(Source text):
** start **

So what if it's a little crazy?! I called my clothing brand Kooky after all, I AM a little crazy and I'm quite happy with that... who wants to be normal any way? Normal is predictable. Normal is knowing what you're going to get every day. Normal is 9 to 5 desk job, breakfast at 7am, coffee at 11am,  Emmerdale, oven chips and hair straighteners, and that just isn't me.
And apart from all that, who hasn't, at some point, said 'I was in two minds about it' or 'Part of me wants to'? Who hasn't laid awake wishing their head would just shut up for a moment? All I've done is taken this on a step and created characters around the parts of me that have little subconscious arguments with each other every time I need to make a decision. It's more of a creative process than a schizophrenic one. I can safely say this now because, having created the characters, far from feeling like I've lost control of them, I have in fact felt like I am far more IN control!

The outcome of this process has been to separate my thoughts into sections and then understand where each one is coming from. It's felt like I've taken the confusing ball of conflicting thoughts, pulled out strands and ironed them flat so they're all nicely lined up instead of knotted in a big messy tangle!
The next step my therepist suggested, was to actually talk to each character in turn. Ok, so now I really DID feel crazy:
'Hi me!'
'Oh, hello me, how are we?'
'We're not too bad... fancy a chat?'
'Well, yes why not I haven't had a proper chat with myself in a while!'
Hmmm, you get the picture. Glad I did this when I was on my own with nobody watching!
And yet, despite how utterly ridiculous this sounds, I honestly have discovered things in doing it, that I had never understood about myself before!
I found that I am angry at my inner angel- she doesn't care about me, she only cares about making everyone else happy and I am tired of putting myself aside and spending all my energy worrying about what everyone else thinks. So we came to a decision that though I still need her because her selflessness gives me bravery and conscience, we are going to try and think of ME first sometimes, avoiding the massive guilt complex I usually get when doing this.

** end **

(Raw records):
** start **

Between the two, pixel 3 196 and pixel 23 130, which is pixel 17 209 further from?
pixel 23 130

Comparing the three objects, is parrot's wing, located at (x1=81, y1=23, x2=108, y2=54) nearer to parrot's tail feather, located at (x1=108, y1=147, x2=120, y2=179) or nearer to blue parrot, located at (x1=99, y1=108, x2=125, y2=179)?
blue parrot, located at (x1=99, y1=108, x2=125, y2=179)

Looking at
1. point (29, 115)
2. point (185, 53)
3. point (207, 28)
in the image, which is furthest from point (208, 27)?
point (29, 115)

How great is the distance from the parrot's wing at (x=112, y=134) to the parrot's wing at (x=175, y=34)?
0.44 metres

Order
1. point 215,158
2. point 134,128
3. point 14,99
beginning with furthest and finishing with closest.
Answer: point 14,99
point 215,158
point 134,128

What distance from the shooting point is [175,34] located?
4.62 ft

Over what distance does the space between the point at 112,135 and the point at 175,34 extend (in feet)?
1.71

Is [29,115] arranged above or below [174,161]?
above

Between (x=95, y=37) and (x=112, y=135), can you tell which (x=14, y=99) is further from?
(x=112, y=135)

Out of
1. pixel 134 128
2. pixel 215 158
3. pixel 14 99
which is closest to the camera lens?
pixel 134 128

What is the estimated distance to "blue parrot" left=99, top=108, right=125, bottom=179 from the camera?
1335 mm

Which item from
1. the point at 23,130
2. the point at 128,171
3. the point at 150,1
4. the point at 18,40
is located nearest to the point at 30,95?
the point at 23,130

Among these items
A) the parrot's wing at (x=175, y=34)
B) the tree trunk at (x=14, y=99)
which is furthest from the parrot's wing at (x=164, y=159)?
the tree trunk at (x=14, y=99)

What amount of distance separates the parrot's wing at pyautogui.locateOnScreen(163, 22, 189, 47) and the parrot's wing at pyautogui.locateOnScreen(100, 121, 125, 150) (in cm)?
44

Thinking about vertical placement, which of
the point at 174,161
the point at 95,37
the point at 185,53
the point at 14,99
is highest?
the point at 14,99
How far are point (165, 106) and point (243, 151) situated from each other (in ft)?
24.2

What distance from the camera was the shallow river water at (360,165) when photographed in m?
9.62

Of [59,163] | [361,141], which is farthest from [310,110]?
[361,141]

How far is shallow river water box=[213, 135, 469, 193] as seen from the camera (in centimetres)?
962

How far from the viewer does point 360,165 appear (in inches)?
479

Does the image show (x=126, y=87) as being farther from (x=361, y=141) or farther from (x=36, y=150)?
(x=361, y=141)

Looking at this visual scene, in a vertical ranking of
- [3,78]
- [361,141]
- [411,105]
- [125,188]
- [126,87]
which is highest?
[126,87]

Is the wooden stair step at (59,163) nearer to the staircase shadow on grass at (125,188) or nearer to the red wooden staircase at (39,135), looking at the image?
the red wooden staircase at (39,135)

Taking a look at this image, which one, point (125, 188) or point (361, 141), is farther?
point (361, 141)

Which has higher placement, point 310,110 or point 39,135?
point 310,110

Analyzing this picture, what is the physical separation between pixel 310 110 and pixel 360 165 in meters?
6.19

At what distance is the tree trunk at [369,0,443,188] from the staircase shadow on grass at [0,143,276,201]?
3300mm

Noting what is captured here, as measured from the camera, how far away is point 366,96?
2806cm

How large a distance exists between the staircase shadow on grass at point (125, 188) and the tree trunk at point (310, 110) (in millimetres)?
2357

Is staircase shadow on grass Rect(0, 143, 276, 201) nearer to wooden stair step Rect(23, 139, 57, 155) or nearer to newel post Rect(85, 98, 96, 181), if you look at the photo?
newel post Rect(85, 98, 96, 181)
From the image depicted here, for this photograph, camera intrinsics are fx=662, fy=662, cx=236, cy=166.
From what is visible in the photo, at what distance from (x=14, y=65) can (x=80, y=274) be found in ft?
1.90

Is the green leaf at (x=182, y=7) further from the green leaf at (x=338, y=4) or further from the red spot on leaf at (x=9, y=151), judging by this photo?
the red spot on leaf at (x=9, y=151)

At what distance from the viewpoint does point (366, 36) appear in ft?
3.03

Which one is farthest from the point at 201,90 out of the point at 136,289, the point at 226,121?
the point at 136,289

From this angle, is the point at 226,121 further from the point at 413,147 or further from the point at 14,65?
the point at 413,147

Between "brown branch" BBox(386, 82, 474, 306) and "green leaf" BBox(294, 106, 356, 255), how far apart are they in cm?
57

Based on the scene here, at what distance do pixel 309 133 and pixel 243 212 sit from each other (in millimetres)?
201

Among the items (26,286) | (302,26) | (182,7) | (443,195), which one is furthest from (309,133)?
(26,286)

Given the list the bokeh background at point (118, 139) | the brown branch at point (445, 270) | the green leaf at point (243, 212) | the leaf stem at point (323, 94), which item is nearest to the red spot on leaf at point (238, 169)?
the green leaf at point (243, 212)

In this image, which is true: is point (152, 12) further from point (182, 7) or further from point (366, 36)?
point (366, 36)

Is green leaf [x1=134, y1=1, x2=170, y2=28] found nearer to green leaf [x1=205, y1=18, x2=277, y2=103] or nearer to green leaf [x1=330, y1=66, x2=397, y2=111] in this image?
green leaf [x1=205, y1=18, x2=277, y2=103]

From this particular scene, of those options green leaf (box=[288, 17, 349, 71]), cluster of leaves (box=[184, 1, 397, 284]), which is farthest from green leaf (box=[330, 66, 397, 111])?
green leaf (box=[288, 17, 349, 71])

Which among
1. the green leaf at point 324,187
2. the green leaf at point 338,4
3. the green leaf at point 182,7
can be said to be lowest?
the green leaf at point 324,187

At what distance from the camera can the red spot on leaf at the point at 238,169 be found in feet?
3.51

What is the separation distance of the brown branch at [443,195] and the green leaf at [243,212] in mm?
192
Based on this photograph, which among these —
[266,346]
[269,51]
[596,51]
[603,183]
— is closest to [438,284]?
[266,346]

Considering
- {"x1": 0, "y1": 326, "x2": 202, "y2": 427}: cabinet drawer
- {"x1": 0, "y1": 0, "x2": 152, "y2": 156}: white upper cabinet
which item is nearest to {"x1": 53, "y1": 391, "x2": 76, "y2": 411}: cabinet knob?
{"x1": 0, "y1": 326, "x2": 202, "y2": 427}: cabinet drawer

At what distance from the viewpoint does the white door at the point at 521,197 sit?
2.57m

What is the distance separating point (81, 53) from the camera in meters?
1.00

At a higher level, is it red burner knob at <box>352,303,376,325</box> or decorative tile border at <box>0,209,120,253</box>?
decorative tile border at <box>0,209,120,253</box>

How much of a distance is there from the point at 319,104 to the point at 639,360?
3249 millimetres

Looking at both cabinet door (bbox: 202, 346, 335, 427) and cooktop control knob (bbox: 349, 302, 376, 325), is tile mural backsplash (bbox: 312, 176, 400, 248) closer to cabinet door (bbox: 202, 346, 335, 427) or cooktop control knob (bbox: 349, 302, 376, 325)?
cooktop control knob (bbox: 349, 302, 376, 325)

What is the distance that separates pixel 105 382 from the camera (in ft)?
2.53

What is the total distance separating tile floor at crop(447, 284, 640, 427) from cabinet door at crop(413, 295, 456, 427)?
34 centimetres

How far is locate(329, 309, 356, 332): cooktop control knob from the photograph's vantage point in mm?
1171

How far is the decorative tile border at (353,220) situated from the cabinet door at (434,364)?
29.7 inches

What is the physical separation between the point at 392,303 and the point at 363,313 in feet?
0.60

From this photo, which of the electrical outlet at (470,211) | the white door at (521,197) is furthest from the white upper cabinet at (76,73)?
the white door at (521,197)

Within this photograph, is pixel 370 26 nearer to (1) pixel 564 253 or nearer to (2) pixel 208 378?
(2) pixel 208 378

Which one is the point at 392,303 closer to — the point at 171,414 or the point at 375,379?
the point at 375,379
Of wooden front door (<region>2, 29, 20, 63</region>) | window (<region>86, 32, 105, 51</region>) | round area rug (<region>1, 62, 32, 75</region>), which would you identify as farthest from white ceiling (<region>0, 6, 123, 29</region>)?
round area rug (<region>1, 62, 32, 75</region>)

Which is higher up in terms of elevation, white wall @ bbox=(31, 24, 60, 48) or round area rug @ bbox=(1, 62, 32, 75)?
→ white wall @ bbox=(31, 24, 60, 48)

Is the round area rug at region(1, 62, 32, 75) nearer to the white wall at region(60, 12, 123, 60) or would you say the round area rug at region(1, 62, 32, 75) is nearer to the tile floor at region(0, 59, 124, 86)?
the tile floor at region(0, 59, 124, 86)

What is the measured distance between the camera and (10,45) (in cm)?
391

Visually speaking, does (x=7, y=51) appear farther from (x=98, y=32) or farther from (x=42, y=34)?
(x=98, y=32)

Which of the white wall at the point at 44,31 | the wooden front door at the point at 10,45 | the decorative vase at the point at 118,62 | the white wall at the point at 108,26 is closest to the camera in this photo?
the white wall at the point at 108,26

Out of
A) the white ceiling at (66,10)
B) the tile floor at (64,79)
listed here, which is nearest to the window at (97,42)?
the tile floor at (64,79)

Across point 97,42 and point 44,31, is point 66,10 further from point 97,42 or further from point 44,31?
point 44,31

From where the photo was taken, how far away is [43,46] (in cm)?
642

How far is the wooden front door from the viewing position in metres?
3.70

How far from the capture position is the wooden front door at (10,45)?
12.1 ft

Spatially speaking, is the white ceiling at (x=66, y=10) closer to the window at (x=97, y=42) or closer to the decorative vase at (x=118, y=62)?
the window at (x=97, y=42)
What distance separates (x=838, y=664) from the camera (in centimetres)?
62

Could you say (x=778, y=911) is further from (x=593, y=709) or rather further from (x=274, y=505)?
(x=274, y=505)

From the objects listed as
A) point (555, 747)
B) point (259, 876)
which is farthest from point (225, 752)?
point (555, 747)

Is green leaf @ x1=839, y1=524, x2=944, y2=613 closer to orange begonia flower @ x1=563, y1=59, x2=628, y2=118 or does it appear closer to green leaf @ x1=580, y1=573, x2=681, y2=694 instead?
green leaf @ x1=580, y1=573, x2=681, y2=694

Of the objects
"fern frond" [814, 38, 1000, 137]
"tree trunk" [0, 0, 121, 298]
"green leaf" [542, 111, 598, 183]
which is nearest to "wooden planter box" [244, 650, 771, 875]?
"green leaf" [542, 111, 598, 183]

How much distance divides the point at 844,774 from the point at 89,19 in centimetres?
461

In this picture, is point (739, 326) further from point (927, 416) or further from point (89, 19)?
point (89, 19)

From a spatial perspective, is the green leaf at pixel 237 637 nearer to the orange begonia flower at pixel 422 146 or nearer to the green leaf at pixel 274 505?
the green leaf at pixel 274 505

** end **

(Challenges):
#1 Print the passage of the post about inner characters between "The outcome of" and "big messy tangle!", inclusive.
#2 Answer these questions from the post about inner characters:
(a) What name did the writer give the clothing brand?
(b) Who suggested talking to each character in turn?
(c) According to the writer, what does the inner angel's selflessness provide?

(Written responses):
#1
The outcome of this process has been to separate my thoughts into sections and then understand where each one is coming from. It's felt like I've taken the confusing ball of conflicting thoughts, pulled out strands and ironed them flat so they're all nicely lined up instead of knotted in a big messy tangle!

#2
(a) Kooky
(b) The writer's therapist
(c) Bravery and conscience